**TEXTE FOURNI**

Il semble que, si le verbe dans la principale est à la forme négative, renforçant la réalité du fait, l'usage de l'indicatif devient moins forcé.


----------



## Maître Capello

Icetrance said:


> Pourquoi ma distinction est-elle arbitraire pour toi? Ce n'est pas inventé par moi-même, mais par certains auteurs des livres de grammaire.


J'avais bien compris que ça venait de livres de grammaire… Je ne ressens toutefois pas la nuance qu'ils indiquent. D'autres éminents grammairiens tel Grevisse ne font d'ailleurs pas non plus la distinction que tu cites, raison pour laquelle je la prends avec des pincettes.


----------



## Anna-chonger

Bonjour à tous,
j'ai lu une phrase qui est la suivante :
Le fait qu'on n'ait rien vu ne prouve pas qu'il y ait rien.
mais je me demande pourquoi on a mis le verbe après "le fait que" au subjonctif puisqu'il s'agit d'un fait, non ? Et de plus, "le fait que" n'exige pas forcément un subjonctif, alors comment choisit-on le mode du verbe ?


----------



## Donaldos

On n'est pas obligé de choisir et lorsqu'on le fait, ce n'est pas forcément pour respecter une logique (en l'occurrence, celui qui a écrit cette phrase a peut-être agi par habitude s'il utilise systématiquement le subjonctif  après "le fait que..." par exemple). On aurait en tout cas pu avoir l'indicatif.

Le fait qu'il s'agisse d'un fait ne suffit pas à écarter l'emploi du subjonctif. L'emploi de ce mode va au-delà de l'opposition un peu grossière entre subjonctif et réalité (domaine traditionnel de l'indicatif) dans laquelle certains font parfois l'erreur de voir une règle. Il n'y a donc pas de quoi être surpris outre mesure ici.

PS/ on pourrait aussi discuter de la seconde moitié de la phrase...


----------



## tilt

Donaldos said:


> Le fait qu'il s'*agisse *d'un fait...


Il est délibéré, ce subjonctif, ou mis ici par pure "habitude" ? 
Quoi qu'il en soit, je suis d'accord avec ton explication.


----------



## Anna-chonger

Donc, c'est-à-dire qu'on peut toujours employer indifféremment les deux modes ?

**TRAVAIL À FAIRE**
a: Dites si chacune des affirmations suivantes concorde avec la discussion sur le subjonctif après « le fait que ». Répondez par oui ou par non et citez les mots qui tranchent. (i) Selon Maître Capello, Grevisse fait la distinction citée par Icetrance. (ii) Donaldos estime que l'indicatif aurait aussi été possible dans la phrase relevée par Anna-chonger. (iii) tilt se déclare en désaccord avec l'explication de Donaldos.
b: Reprenez la discussion sur le subjonctif après « le fait que » à la suite de son dernier message et écrivez la suite.

**DONNÉES ENREGISTRÉES**
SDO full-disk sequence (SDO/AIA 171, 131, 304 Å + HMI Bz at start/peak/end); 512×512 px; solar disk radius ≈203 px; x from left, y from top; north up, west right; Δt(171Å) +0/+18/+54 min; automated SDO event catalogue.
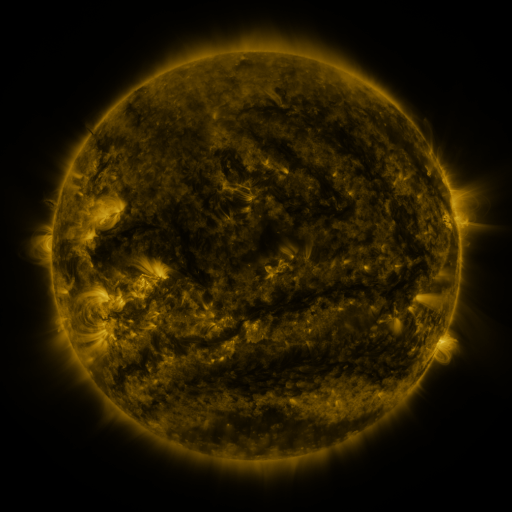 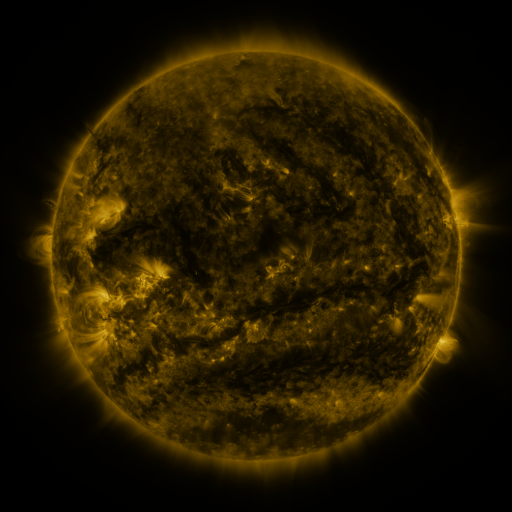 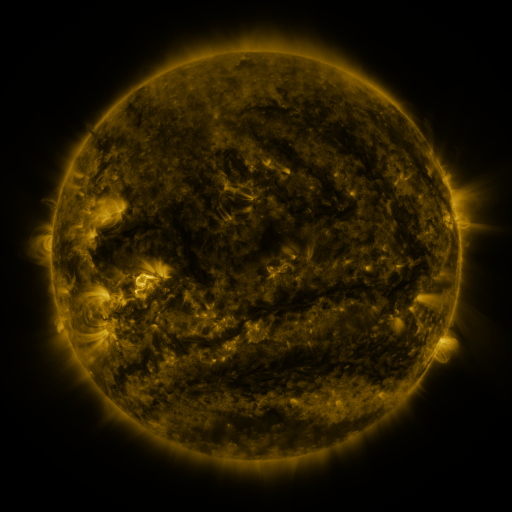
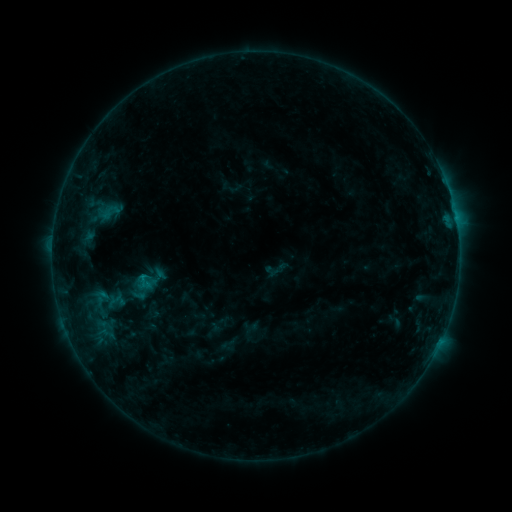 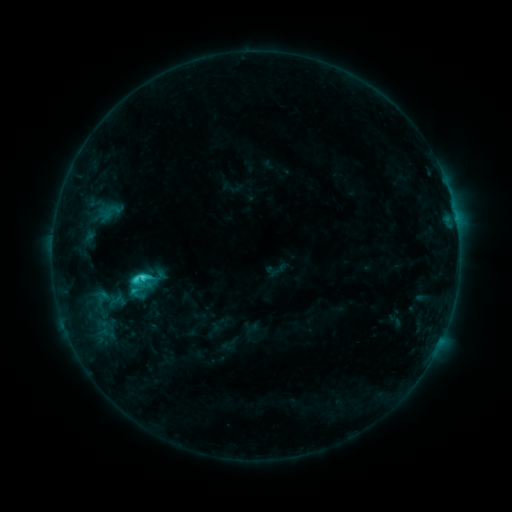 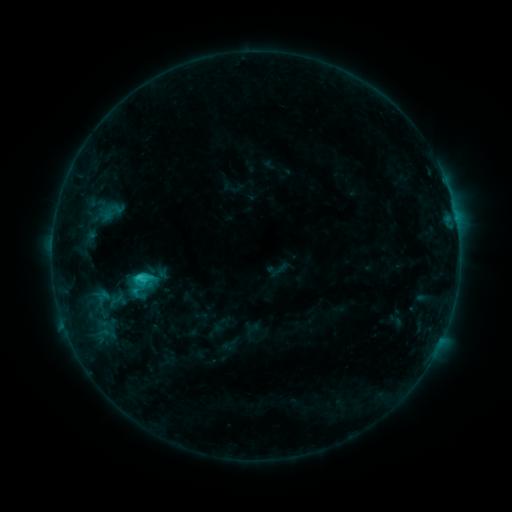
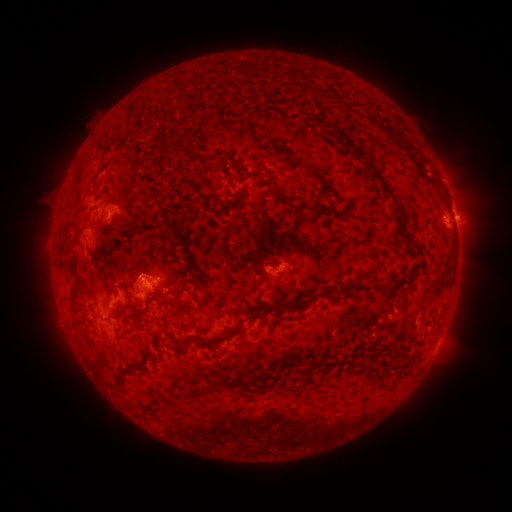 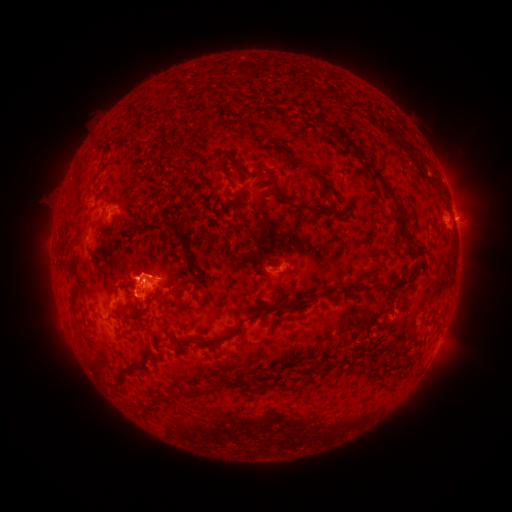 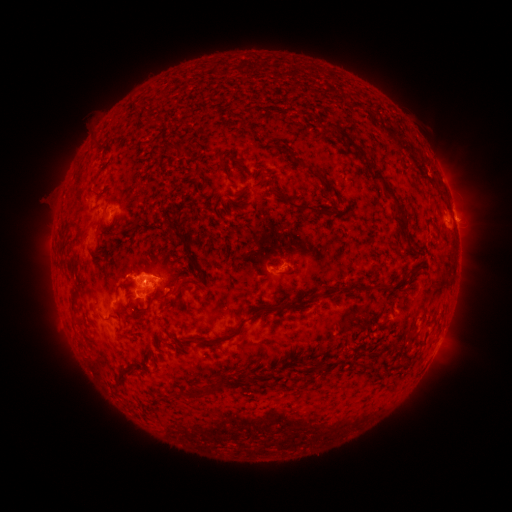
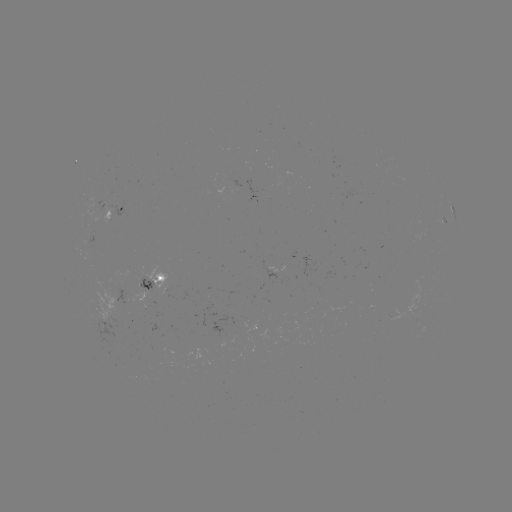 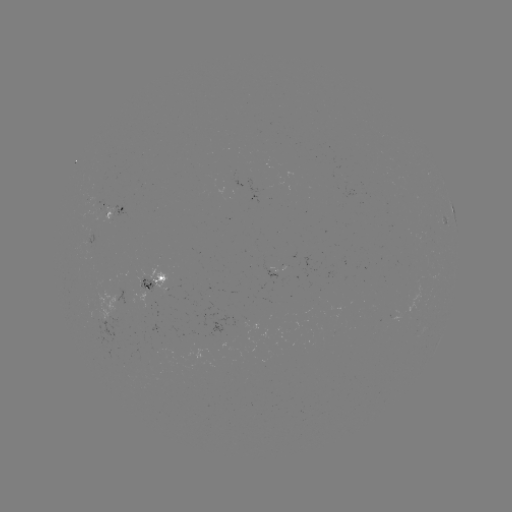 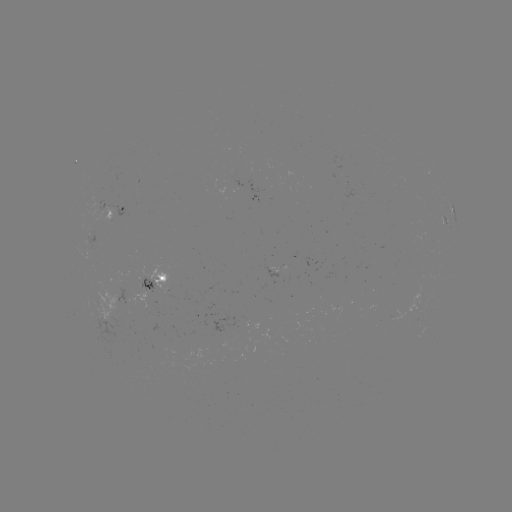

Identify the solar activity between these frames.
C3.0 flare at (144, 276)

**RÉSULTATS**
a:
(i) Non : « D'autres éminents grammairiens tel Grevisse ne font d'ailleurs pas non plus la distinction que tu cites »
(ii) Oui : « On aurait en tout cas pu avoir l'indicatif. »
(iii) Non : « Quoi qu'il en soit, je suis d'accord avec ton explication. »

b:
----------



## Donaldos

C'est toujours difficile de répondre par "toujours" (ou "jamais") et les réponses concernant le subjonctif sont de toute façon rarement satisfaisantes pour ceux qui apprennent le français.

Je n'ai pas de bon contre-exemple qui me vienne à l'esprit mais il en existe peut-être. Je pense toutefois que, dans une grande majorité des cas, tu peux choisir le mode qui te plaît. Et avec l'habitude, peut-être que toi aussi tu finiras par trouver l'un plus naturel que l'autre...


----------



## joaquinrobe

D'abord je vous dis que le français n'est pas ma langue maternelle, mais  j'ai trouvé quelque chose d'intéressant. Google rend 105,000,000  résultats pour "le fait qu'il soit", alors qu'il en rend 101,000,000  pour "le fait qu'il est". Je ne comprends pas pourquoi certains disent  ici que l'indicatif est rare ou pas fréquent. Ce qui est intéressant  c'est que, si l'on regarde le type de phrases qu'on peut trouver, elles  sont un peu différentes. 

Alors, je vous demande, vous qui êtes francophones: 
Quel mode utiliseriez-vous dans ces exemples ? Indicatif ou subjonctif ?

"Je voudrais attirer l'attention sur le fait qu'il (est / soit) important d'y réfléchir sérieusement avant que..."

"Le _logos_ est doublement caractérisé par le fait qu'il (est / soit) articulé et porteur de signification".

"J'ai le cœur brisé et le fait qu'il (est / soit)  arrêté ne m'empêche pas de souffrir"

"C'est vrai. Personne n'a jamais mis en doute le fait qu'il (est/ soit) difficile..."

Si vous avez répondu que l'on peut utiliser n'importe quel dans tous les  exemples, il n'y a donc aucune différence entre l'indicatif et le  subjonctif. Mais si vous croyez qu'il serait plus normal d'utiliser  l'indicatif dans les deux premières phrases, et le subjonctif dans les  autres, je crois que je pourrais esquisser une explication, très  similaire en fait à l'espagnol. L'indicatif est toujours très proche aux  assertions et, dans ce sens-là, à la nouveauté de l'information qu'on  présente à l'interlocuteur. Quant on mentionne quelque chose qui est  déjà connu, c'est comme si l'on ne faisait pas une affirmation, mais  seulement une indication ou signalisation.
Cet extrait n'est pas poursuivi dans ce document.